I have read multiple news articles about how millennials don’t drive and have no interest in buying and owning cars. While the idea seems to be driven by the notion that we are an apathetic bunch, the reality has more to do with money. And when I look at my finances with a sober eye, I can no longer afford to keep my car. Here is why:
1. The cost of gas. No matter how good you are at saving money on gas, you still have to buy it in order to get from place to place. And while I can allot for the price of gas in my monthly budget, it does add up over time.
2. The cost of insurance. My car is paid off, but while I was paying it off, my dad was paying for the insurance. He has since stopped paying for the insurance. It may seem like I should just suck it up and pay it, but the monthly payment alone is more than I can afford. The extra money a month from not having to pay the regular car bill is already doing my wallet a world of good.
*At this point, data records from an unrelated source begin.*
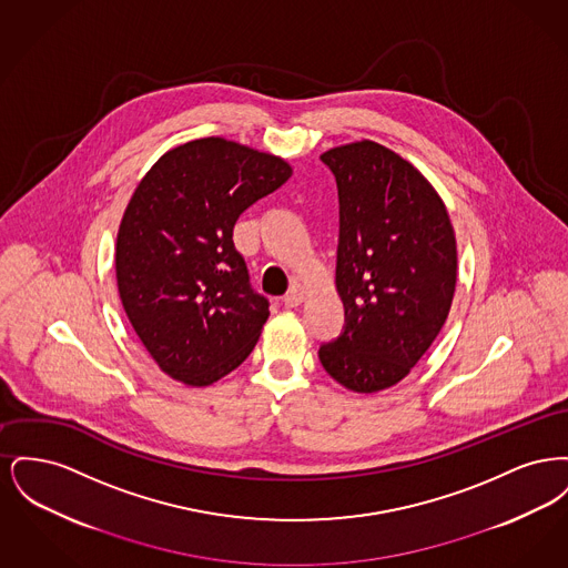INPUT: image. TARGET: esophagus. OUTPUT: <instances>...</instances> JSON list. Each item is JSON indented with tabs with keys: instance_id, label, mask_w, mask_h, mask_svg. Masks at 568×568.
<instances>
[{
	"instance_id": "esophagus-1",
	"label": "esophagus",
	"mask_w": 568,
	"mask_h": 568,
	"mask_svg": "<svg viewBox=\"0 0 568 568\" xmlns=\"http://www.w3.org/2000/svg\"><path fill=\"white\" fill-rule=\"evenodd\" d=\"M304 296H306V290L302 285H292L290 292L283 297V302H285V306L294 308V306H300L304 302Z\"/></svg>"
}]
</instances>
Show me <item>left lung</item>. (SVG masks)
<instances>
[{"label": "left lung", "mask_w": 568, "mask_h": 568, "mask_svg": "<svg viewBox=\"0 0 568 568\" xmlns=\"http://www.w3.org/2000/svg\"><path fill=\"white\" fill-rule=\"evenodd\" d=\"M338 187L336 290L343 334L320 347L325 373L357 394L396 385L430 349L458 281L449 213L428 179L373 140L322 153Z\"/></svg>", "instance_id": "8db88e82"}]
</instances>
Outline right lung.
Listing matches in <instances>:
<instances>
[{
	"instance_id": "obj_1",
	"label": "right lung",
	"mask_w": 568,
	"mask_h": 568,
	"mask_svg": "<svg viewBox=\"0 0 568 568\" xmlns=\"http://www.w3.org/2000/svg\"><path fill=\"white\" fill-rule=\"evenodd\" d=\"M290 176L285 160L211 135L170 149L138 183L116 234V285L168 377L204 387L253 352L271 311L234 225Z\"/></svg>"
}]
</instances>
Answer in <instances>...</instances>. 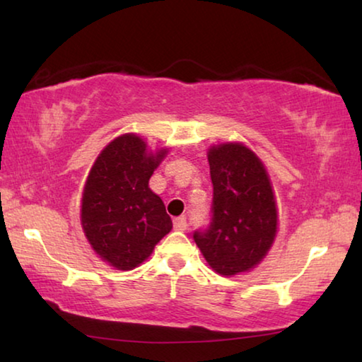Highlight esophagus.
<instances>
[{
    "instance_id": "1",
    "label": "esophagus",
    "mask_w": 362,
    "mask_h": 362,
    "mask_svg": "<svg viewBox=\"0 0 362 362\" xmlns=\"http://www.w3.org/2000/svg\"><path fill=\"white\" fill-rule=\"evenodd\" d=\"M187 226H188V223H187V218H185V217H177V218H174V228H175L177 231H185Z\"/></svg>"
}]
</instances>
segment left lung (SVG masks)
I'll return each mask as SVG.
<instances>
[{
    "instance_id": "1",
    "label": "left lung",
    "mask_w": 362,
    "mask_h": 362,
    "mask_svg": "<svg viewBox=\"0 0 362 362\" xmlns=\"http://www.w3.org/2000/svg\"><path fill=\"white\" fill-rule=\"evenodd\" d=\"M214 187L211 222L193 233L207 263L223 276L249 272L260 263L276 236L278 214L268 174L243 144L209 150Z\"/></svg>"
}]
</instances>
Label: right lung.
<instances>
[{
    "instance_id": "add662e5",
    "label": "right lung",
    "mask_w": 362,
    "mask_h": 362,
    "mask_svg": "<svg viewBox=\"0 0 362 362\" xmlns=\"http://www.w3.org/2000/svg\"><path fill=\"white\" fill-rule=\"evenodd\" d=\"M166 153H146L142 139L126 134L110 142L90 169L81 225L93 249L115 268L139 267L173 228L161 198L148 188Z\"/></svg>"
}]
</instances>
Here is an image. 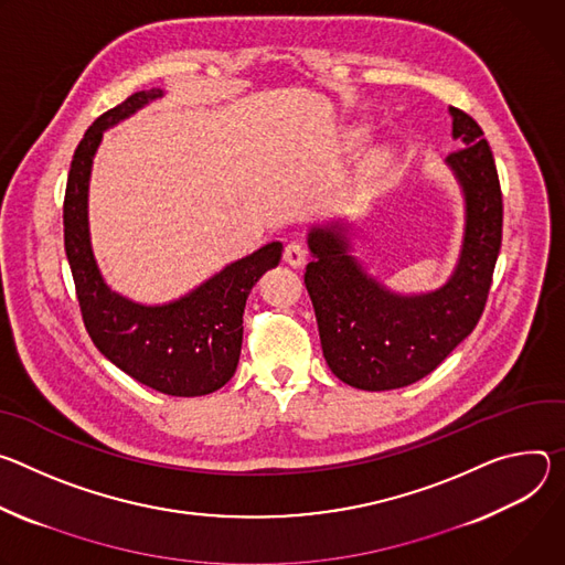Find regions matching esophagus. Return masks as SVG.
I'll list each match as a JSON object with an SVG mask.
<instances>
[{
	"label": "esophagus",
	"instance_id": "34e87169",
	"mask_svg": "<svg viewBox=\"0 0 565 565\" xmlns=\"http://www.w3.org/2000/svg\"><path fill=\"white\" fill-rule=\"evenodd\" d=\"M307 258V250L300 242H289L285 244V250H282V260L289 265V267H300Z\"/></svg>",
	"mask_w": 565,
	"mask_h": 565
}]
</instances>
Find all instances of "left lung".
Segmentation results:
<instances>
[{
	"label": "left lung",
	"instance_id": "obj_1",
	"mask_svg": "<svg viewBox=\"0 0 565 565\" xmlns=\"http://www.w3.org/2000/svg\"><path fill=\"white\" fill-rule=\"evenodd\" d=\"M449 154L467 202L460 263L437 291L399 296L370 278L350 256L348 228L332 222L311 228L315 254L305 287L317 311L323 356L337 377L361 391H393L419 382L478 326L503 242V193L480 125L458 107Z\"/></svg>",
	"mask_w": 565,
	"mask_h": 565
}]
</instances>
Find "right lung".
Here are the masks:
<instances>
[{
    "mask_svg": "<svg viewBox=\"0 0 565 565\" xmlns=\"http://www.w3.org/2000/svg\"><path fill=\"white\" fill-rule=\"evenodd\" d=\"M161 89L137 92L98 116L74 152L67 177L65 250L83 323L94 345L132 380L172 397H200L222 388L237 367L242 315L258 278L280 263L282 244L269 242L224 267L188 296L146 307L111 291L96 267L87 228V188L94 152L109 125L159 98Z\"/></svg>",
    "mask_w": 565,
    "mask_h": 565,
    "instance_id": "right-lung-1",
    "label": "right lung"
}]
</instances>
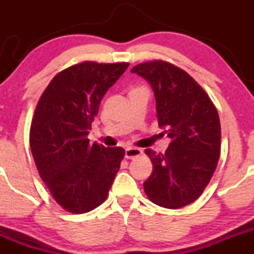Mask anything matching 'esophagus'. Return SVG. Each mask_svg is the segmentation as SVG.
<instances>
[{"instance_id": "1", "label": "esophagus", "mask_w": 254, "mask_h": 254, "mask_svg": "<svg viewBox=\"0 0 254 254\" xmlns=\"http://www.w3.org/2000/svg\"><path fill=\"white\" fill-rule=\"evenodd\" d=\"M142 155V150L141 148L137 147H127L125 150V157L129 158V160H132L135 157H139V156Z\"/></svg>"}]
</instances>
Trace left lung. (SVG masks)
I'll return each mask as SVG.
<instances>
[{
  "label": "left lung",
  "mask_w": 254,
  "mask_h": 254,
  "mask_svg": "<svg viewBox=\"0 0 254 254\" xmlns=\"http://www.w3.org/2000/svg\"><path fill=\"white\" fill-rule=\"evenodd\" d=\"M151 84L158 127L171 139L165 153L146 148L152 173L143 183L156 205L179 209L195 201L216 170L221 127L216 107L200 84L184 70L163 60L131 68Z\"/></svg>",
  "instance_id": "left-lung-1"
}]
</instances>
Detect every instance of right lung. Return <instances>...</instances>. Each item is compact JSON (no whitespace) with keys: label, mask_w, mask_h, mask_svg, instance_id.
Returning a JSON list of instances; mask_svg holds the SVG:
<instances>
[{"label":"right lung","mask_w":254,"mask_h":254,"mask_svg":"<svg viewBox=\"0 0 254 254\" xmlns=\"http://www.w3.org/2000/svg\"><path fill=\"white\" fill-rule=\"evenodd\" d=\"M129 63L83 61L50 81L33 115L29 143L40 177L56 203L83 214L104 203L125 156L87 139L102 98Z\"/></svg>","instance_id":"obj_1"}]
</instances>
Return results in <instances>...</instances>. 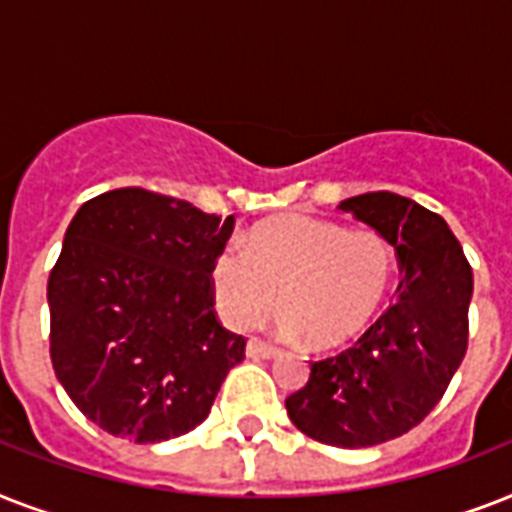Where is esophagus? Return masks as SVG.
<instances>
[{"label":"esophagus","mask_w":512,"mask_h":512,"mask_svg":"<svg viewBox=\"0 0 512 512\" xmlns=\"http://www.w3.org/2000/svg\"><path fill=\"white\" fill-rule=\"evenodd\" d=\"M247 356L249 358H276L279 356V348H273L263 340H249L247 342Z\"/></svg>","instance_id":"esophagus-1"}]
</instances>
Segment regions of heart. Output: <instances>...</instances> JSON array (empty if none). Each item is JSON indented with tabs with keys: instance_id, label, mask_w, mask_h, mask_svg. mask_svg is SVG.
I'll return each mask as SVG.
<instances>
[{
	"instance_id": "obj_1",
	"label": "heart",
	"mask_w": 512,
	"mask_h": 512,
	"mask_svg": "<svg viewBox=\"0 0 512 512\" xmlns=\"http://www.w3.org/2000/svg\"><path fill=\"white\" fill-rule=\"evenodd\" d=\"M390 279L393 249L382 236L308 215L257 225L244 244L217 249L209 265L228 327H255L281 300V329L305 335L313 348L353 340L382 305Z\"/></svg>"
}]
</instances>
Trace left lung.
Here are the masks:
<instances>
[{"label": "left lung", "instance_id": "1", "mask_svg": "<svg viewBox=\"0 0 512 512\" xmlns=\"http://www.w3.org/2000/svg\"><path fill=\"white\" fill-rule=\"evenodd\" d=\"M396 249L398 300L340 356L311 361L308 385L287 398L308 438L366 449L409 433L441 401L468 350L470 271L441 215L390 191L340 201Z\"/></svg>", "mask_w": 512, "mask_h": 512}]
</instances>
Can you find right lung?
I'll return each instance as SVG.
<instances>
[{"label": "right lung", "mask_w": 512, "mask_h": 512, "mask_svg": "<svg viewBox=\"0 0 512 512\" xmlns=\"http://www.w3.org/2000/svg\"><path fill=\"white\" fill-rule=\"evenodd\" d=\"M231 231L233 215L143 188L79 207L47 303L52 369L87 420L135 444L207 420L247 345L217 321L209 281Z\"/></svg>", "instance_id": "1"}]
</instances>
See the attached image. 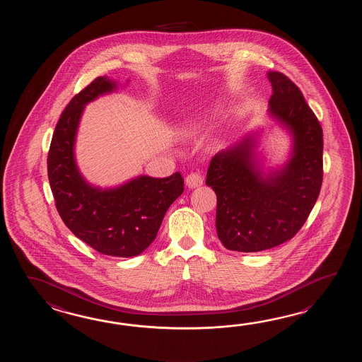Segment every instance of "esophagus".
Here are the masks:
<instances>
[{
  "label": "esophagus",
  "mask_w": 362,
  "mask_h": 362,
  "mask_svg": "<svg viewBox=\"0 0 362 362\" xmlns=\"http://www.w3.org/2000/svg\"><path fill=\"white\" fill-rule=\"evenodd\" d=\"M185 184L189 189H195L203 185V177L199 173H190L187 177L185 178Z\"/></svg>",
  "instance_id": "34e87169"
}]
</instances>
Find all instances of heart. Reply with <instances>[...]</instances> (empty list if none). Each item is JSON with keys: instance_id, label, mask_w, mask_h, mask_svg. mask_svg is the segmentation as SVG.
<instances>
[{"instance_id": "1", "label": "heart", "mask_w": 362, "mask_h": 362, "mask_svg": "<svg viewBox=\"0 0 362 362\" xmlns=\"http://www.w3.org/2000/svg\"><path fill=\"white\" fill-rule=\"evenodd\" d=\"M203 122H204V120L200 119V117L187 119V120H185L184 123H181L180 131H181V133H182L184 136H192V134H195V133L198 132Z\"/></svg>"}]
</instances>
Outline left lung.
Masks as SVG:
<instances>
[{"mask_svg": "<svg viewBox=\"0 0 362 362\" xmlns=\"http://www.w3.org/2000/svg\"><path fill=\"white\" fill-rule=\"evenodd\" d=\"M272 84L268 115L288 134L290 153L265 167L257 153L260 132L247 133L211 159L206 184L217 197L216 230L223 247L259 252L300 230L322 185V128L300 89L281 72Z\"/></svg>", "mask_w": 362, "mask_h": 362, "instance_id": "8db88e82", "label": "left lung"}]
</instances>
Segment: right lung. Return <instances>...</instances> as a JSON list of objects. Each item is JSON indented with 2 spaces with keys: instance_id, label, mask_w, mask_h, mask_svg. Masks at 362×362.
<instances>
[{
  "instance_id": "1",
  "label": "right lung",
  "mask_w": 362,
  "mask_h": 362,
  "mask_svg": "<svg viewBox=\"0 0 362 362\" xmlns=\"http://www.w3.org/2000/svg\"><path fill=\"white\" fill-rule=\"evenodd\" d=\"M117 89L115 80L97 77L71 100L55 127L47 176L55 207L77 238L100 254L133 257L154 242L167 209L184 192V180L178 172L165 178L141 175L100 187L83 176L75 145L85 106Z\"/></svg>"
}]
</instances>
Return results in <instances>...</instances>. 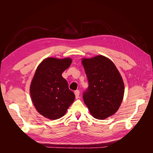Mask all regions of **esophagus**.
<instances>
[{
	"label": "esophagus",
	"instance_id": "34e87169",
	"mask_svg": "<svg viewBox=\"0 0 153 153\" xmlns=\"http://www.w3.org/2000/svg\"><path fill=\"white\" fill-rule=\"evenodd\" d=\"M75 97L76 98L78 99V98H79V94H80V91L78 90H76L75 91Z\"/></svg>",
	"mask_w": 153,
	"mask_h": 153
}]
</instances>
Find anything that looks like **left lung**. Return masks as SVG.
I'll use <instances>...</instances> for the list:
<instances>
[{
  "label": "left lung",
  "mask_w": 153,
  "mask_h": 153,
  "mask_svg": "<svg viewBox=\"0 0 153 153\" xmlns=\"http://www.w3.org/2000/svg\"><path fill=\"white\" fill-rule=\"evenodd\" d=\"M89 86L83 99L91 115L98 119L112 115L123 99L124 85L115 64L103 55L83 59Z\"/></svg>",
  "instance_id": "obj_1"
}]
</instances>
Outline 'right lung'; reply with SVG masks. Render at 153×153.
I'll use <instances>...</instances> for the list:
<instances>
[{
  "instance_id": "1",
  "label": "right lung",
  "mask_w": 153,
  "mask_h": 153,
  "mask_svg": "<svg viewBox=\"0 0 153 153\" xmlns=\"http://www.w3.org/2000/svg\"><path fill=\"white\" fill-rule=\"evenodd\" d=\"M71 62L70 58H47L36 69L30 84V96L38 112L45 117L61 118L75 100V94L62 76Z\"/></svg>"
}]
</instances>
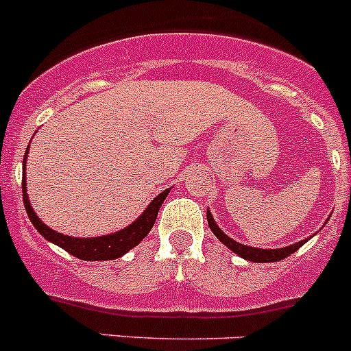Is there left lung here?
<instances>
[{
	"mask_svg": "<svg viewBox=\"0 0 351 351\" xmlns=\"http://www.w3.org/2000/svg\"><path fill=\"white\" fill-rule=\"evenodd\" d=\"M206 220H208V226L212 229V232L215 234V238L219 239L220 243L228 246L231 252H234L236 255H239L241 258L248 260V262H255V263H269V262H279V260H285L286 256L293 255L298 248H302L308 238L302 239L298 243H293V245L285 246V248H274V250H265V248H253V246H246L238 243L236 239L229 238L228 234L223 231H220V228L217 226V222L213 220V215L210 210H206Z\"/></svg>",
	"mask_w": 351,
	"mask_h": 351,
	"instance_id": "obj_1",
	"label": "left lung"
}]
</instances>
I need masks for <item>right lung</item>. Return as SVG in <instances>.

3. The cost of repairs. I have spent at least $750 dollars in repairs on my car, and it’s already making another funny sound. It’s possible that the amount of time my car spends at the mechanic is specific to that car alone, but that doesn’t mean that everyone is immune to the cost of potential repairs. Sometimes things that go wrong with a car are a cheap fix. Other times, not so much. The fact of the matter is, I don’t have the income to drop upwards of a hundred dollars on what might be a simple fix. I don’t have a monthly budget that allows for an extra hundred dollars in my current situation.
4. The cost of upkeep. Cars don’t just run perfect except when something goes wrong. There is also the cost of oil changes, tire rotation and general upkeep. And even though those things are usually not very expensive, the cost of upkeep makes a fourth way in which a paid off car is costing me money.
I’m already a pedestrian most of the time, and I am no stranger to taking the bus or a cab if need be. When I looked at it financially, there was no reason to keep the car.